Es senden euch herzlichste Gruesse

eine angeschlagene Tina und ein Fahrradverpackungs-genervter (siehe Foto) Bjoern

8 Kommentare:

  1. Mensch du machst Sachen :-( Hoffe es geht schnell wieder besser :-)

    AntwortenLöschen
  2. Also ehrlich, erst das Photo von dir im Krankenhaus in den Blog zu stellen und dann erst die Geschichte zu erzählen geht gar nicht! Ist ja wohl aber doch noch ganz gut ausgegangen. Also gute Besserung! Und Augen auf im Strassenverkehr!

    AntwortenLöschen
  3. Au weh!!! Das hat uns ja doch ganz schön erschreckt. Beim ersten Anblick erwarteten wir schon das aller Allerschlimmste. Gott sei Dank alles halbwegs in Ordnung. Wir wünschen Dir gute Genesung und einen schnellen Heilungsprozess.

    ... möge die Übung gelingen

    Ilona & Karl-Heinz

    AntwortenLöschen
  4. Ouch! Gute Besserung, weiterhin die nötige Ruhe und Humor für eure nächste Etappe wünscht Tobi

    AntwortenLöschen
  5. Gute und schnelle Besserung wünscht Familie Oldehus! Auf das ihr schnell wieder auf eure Räder kommt.
    LG

    AntwortenLöschen
  6. UUUUUuuuuiiiiii! Welch Schreck!
    Auch von uns gaaaaaanz doll GUTE BESSERUNG!!! Ich drück dich ganz vorsichtig und puuuuuuste!
    GlG

    AntwortenLöschen
  7. Ihr Lieben,
    oh nein, aber trotzdem gerade nochmal "Glück im Unglück"...?! Wie gemein - aber passt auf Euch auf! Nicht, dass jetzt noch ein Straßenköter in die Wade beißt oder so... Bei mir auch gerade kein Sport möglich, kleine Wunde am Hinterkopf. Nervt auch etwas.

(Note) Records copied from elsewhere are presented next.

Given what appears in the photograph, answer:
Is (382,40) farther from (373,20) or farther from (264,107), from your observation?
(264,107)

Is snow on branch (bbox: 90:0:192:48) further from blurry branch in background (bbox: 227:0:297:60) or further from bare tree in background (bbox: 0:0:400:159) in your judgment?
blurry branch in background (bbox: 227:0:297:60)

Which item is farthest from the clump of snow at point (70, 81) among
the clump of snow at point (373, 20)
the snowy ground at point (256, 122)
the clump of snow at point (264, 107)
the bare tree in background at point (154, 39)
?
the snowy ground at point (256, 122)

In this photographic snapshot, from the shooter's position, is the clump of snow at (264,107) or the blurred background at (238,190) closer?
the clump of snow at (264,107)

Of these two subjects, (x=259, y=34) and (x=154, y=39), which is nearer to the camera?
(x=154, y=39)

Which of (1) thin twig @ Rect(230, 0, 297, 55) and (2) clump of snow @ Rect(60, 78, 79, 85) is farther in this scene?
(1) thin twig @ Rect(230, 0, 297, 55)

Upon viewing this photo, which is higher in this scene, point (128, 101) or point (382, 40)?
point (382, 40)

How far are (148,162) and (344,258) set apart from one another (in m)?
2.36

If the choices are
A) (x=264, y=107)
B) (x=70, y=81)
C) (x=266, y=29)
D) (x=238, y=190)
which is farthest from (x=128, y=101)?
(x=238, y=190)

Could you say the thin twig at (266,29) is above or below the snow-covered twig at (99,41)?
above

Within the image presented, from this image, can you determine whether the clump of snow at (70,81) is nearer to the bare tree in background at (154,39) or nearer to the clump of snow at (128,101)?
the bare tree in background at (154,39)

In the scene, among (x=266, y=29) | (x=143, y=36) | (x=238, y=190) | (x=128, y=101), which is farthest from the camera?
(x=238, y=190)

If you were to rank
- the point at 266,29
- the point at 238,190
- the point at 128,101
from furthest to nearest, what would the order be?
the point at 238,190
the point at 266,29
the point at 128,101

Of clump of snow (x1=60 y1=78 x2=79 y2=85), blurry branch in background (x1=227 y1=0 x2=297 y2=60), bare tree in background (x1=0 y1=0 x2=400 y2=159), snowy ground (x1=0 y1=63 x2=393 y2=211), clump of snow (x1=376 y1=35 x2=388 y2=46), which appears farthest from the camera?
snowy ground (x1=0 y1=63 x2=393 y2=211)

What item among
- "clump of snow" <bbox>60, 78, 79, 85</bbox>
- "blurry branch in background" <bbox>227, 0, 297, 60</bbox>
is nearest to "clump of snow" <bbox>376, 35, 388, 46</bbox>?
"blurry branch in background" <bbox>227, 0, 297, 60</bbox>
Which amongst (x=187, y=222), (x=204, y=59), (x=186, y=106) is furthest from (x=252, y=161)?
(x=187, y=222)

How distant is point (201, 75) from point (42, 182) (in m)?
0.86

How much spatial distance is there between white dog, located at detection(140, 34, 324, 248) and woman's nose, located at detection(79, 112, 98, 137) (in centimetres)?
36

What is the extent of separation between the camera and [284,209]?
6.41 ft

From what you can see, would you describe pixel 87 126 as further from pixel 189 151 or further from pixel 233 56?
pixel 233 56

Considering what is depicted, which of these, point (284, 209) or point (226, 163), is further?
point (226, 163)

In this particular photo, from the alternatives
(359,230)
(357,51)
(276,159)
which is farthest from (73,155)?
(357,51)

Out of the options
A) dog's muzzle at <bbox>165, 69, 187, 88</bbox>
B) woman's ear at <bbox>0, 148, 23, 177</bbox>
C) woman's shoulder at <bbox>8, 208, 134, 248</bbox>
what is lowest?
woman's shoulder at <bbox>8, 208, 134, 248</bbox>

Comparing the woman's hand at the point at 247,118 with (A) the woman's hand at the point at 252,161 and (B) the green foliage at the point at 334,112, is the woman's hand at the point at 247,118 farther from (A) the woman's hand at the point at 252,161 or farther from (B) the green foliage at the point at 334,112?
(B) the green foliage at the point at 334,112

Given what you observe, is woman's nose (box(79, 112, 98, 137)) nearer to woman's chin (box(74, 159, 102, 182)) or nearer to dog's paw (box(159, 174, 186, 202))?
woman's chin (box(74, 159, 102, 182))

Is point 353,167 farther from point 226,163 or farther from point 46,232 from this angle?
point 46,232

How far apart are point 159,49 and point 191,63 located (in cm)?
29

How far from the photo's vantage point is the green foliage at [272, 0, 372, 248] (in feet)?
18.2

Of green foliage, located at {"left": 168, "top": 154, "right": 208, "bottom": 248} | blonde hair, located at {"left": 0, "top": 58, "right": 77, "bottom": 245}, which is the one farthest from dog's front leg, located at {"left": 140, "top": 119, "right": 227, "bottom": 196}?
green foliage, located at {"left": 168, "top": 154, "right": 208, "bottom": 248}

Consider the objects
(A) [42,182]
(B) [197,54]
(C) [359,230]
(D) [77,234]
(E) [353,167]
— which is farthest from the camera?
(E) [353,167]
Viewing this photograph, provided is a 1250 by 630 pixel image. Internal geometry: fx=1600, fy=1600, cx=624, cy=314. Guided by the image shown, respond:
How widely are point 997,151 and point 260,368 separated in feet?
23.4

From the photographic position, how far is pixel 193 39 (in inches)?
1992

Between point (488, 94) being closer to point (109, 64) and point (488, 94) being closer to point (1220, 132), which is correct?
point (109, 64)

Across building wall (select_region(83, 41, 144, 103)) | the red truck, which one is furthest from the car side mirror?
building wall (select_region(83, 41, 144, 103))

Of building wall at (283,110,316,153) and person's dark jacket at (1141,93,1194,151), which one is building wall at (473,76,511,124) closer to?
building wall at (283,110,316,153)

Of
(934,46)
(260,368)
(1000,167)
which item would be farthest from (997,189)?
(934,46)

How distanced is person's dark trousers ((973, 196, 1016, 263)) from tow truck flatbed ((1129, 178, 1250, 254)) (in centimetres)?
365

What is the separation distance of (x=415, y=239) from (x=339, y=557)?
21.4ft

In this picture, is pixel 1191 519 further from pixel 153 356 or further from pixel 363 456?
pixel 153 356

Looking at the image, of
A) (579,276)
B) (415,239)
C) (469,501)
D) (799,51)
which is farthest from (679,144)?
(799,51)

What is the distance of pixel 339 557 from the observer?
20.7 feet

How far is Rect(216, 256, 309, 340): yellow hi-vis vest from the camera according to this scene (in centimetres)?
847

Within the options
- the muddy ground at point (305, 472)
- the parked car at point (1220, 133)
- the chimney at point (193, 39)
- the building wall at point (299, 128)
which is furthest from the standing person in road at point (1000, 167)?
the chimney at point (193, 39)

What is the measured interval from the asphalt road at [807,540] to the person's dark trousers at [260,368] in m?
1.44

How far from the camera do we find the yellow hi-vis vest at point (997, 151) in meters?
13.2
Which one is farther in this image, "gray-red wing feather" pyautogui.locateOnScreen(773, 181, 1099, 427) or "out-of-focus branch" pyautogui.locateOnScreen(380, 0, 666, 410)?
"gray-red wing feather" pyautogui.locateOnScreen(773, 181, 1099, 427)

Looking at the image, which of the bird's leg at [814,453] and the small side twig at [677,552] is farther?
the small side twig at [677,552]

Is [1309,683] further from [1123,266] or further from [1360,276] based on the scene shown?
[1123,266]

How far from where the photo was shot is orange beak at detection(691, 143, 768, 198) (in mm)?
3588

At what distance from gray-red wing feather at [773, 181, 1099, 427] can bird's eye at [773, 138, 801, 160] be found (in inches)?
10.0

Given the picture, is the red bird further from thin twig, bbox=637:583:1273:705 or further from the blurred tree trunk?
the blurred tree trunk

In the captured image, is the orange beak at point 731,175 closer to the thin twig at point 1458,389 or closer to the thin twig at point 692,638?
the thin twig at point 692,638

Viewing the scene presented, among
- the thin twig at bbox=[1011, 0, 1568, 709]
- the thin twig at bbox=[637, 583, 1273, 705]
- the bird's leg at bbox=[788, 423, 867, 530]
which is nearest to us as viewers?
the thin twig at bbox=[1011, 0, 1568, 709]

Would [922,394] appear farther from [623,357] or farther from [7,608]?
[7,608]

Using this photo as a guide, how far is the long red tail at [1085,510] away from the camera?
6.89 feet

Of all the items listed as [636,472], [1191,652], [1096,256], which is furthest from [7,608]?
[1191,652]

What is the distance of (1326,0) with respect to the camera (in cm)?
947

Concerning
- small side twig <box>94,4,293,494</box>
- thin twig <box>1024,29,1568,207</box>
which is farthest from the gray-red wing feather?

    Virtuelle Energie von Anne

    AntwortenLöschen
  8. Stell dich nicht so an, was dich nicht umbringt, macht dich nur härter! Nur die Harten kommen ans Ziel, wie war das Ziel nochmal?
    Nach 4 Wochen Mädelspause (Menopause sozusagen) sitzen wir nun zum 1. Mal in Mülheim - Frau Bärchhaims neuem Wohndomizil bei den Muchels... Mutti wird dem Walross immer ähnlicher, Püppi datet am laufenden Band und tourt unentwegt durch die Welt- na gut, nur Europa... und Frau Bärchhaim erprobt den neuen Titel "Frau Muchelheim"...
    Wir wünschen gute, schnelle Besserung für ein zügiges Weiterkommen, haltet die Ohren steif und passt besser auf euch auf!